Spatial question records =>

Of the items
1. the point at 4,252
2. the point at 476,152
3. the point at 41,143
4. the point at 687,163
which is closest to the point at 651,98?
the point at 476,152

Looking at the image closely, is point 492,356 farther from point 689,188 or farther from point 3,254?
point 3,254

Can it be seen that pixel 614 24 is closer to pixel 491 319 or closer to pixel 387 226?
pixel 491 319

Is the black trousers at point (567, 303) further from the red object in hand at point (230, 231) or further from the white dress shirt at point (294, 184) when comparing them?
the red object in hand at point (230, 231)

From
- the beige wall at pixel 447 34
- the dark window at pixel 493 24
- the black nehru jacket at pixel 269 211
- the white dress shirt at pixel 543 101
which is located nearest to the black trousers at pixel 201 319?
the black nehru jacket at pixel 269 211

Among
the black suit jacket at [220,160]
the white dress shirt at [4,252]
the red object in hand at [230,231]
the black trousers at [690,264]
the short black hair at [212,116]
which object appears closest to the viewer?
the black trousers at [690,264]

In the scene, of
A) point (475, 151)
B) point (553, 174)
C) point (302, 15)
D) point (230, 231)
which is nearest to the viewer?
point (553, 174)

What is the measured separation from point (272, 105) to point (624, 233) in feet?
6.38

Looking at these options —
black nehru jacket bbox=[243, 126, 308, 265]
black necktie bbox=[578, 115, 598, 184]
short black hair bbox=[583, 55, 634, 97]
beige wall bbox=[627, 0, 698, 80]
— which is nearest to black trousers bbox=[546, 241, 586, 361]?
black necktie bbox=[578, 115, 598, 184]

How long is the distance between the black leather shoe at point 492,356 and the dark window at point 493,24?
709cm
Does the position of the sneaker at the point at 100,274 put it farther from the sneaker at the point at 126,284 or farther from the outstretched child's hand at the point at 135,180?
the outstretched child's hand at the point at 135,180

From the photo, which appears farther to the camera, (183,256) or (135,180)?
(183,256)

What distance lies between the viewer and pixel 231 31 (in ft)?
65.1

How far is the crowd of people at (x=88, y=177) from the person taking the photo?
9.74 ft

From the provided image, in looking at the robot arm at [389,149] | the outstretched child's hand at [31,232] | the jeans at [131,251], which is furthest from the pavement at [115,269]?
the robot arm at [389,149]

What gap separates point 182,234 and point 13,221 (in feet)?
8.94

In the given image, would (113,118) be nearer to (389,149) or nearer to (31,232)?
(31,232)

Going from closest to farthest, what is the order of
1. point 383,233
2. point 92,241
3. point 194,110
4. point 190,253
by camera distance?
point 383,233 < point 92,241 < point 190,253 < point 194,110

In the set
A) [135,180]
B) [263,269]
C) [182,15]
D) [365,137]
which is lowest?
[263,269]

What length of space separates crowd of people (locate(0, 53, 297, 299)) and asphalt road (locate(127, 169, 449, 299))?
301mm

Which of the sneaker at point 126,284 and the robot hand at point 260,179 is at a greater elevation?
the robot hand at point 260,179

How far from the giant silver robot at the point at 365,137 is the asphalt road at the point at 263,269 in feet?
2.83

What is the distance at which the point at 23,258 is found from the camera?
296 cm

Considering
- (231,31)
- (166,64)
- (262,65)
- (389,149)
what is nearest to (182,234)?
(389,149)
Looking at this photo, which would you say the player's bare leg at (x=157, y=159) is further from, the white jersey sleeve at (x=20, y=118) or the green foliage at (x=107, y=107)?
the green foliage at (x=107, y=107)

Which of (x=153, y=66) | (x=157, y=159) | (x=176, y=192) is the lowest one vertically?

Written exercise => Copy out the records above without any changes, beginning with the line containing "How far from" and continuing through the final line of the records.

Finished answer =>
How far from the giant silver robot at the point at 365,137 is the asphalt road at the point at 263,269 in feet?
2.83

What is the distance at which the point at 23,258 is found from the camera?
296 cm

Considering
- (231,31)
- (166,64)
- (262,65)
- (389,149)
what is nearest to (182,234)?
(389,149)
Looking at this photo, which would you say the player's bare leg at (x=157, y=159) is further from, the white jersey sleeve at (x=20, y=118) or the green foliage at (x=107, y=107)?
the green foliage at (x=107, y=107)

Which of (x=153, y=66) | (x=157, y=159) | (x=176, y=192) is the lowest one vertically?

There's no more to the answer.